-- Exercise inputs follows --

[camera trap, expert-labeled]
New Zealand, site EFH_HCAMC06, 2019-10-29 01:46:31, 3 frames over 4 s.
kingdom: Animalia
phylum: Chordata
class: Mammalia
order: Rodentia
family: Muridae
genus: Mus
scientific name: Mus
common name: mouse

-- Exercise inputs concluded --

All entries above are to be reproduced exactly.

[camera trap, expert-labeled]
New Zealand, site EFH_HCAMC06, 2019-10-29 01:46:31, 3 frames over 4 s.
kingdom: Animalia
phylum: Chordata
class: Mammalia
order: Rodentia
family: Muridae
genus: Mus
scientific name: Mus
common name: mouse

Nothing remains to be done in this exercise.